> [EXTRACTED RECORDS]
— BEGIN —
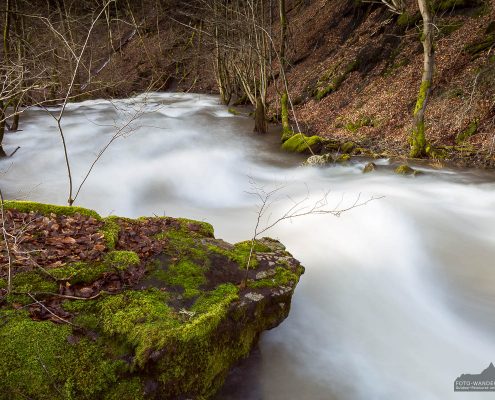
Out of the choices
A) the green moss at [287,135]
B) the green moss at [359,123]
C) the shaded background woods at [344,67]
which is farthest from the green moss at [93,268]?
— END —
> [WHAT IS BEING ASKED]
Present every line of the records above as a numbered list, skipping blank lines and leaving the pictures out.

> [EXERCISE SOLUTION]
1. Out of the choices
2. A) the green moss at [287,135]
3. B) the green moss at [359,123]
4. C) the shaded background woods at [344,67]
5. which is farthest from the green moss at [93,268]?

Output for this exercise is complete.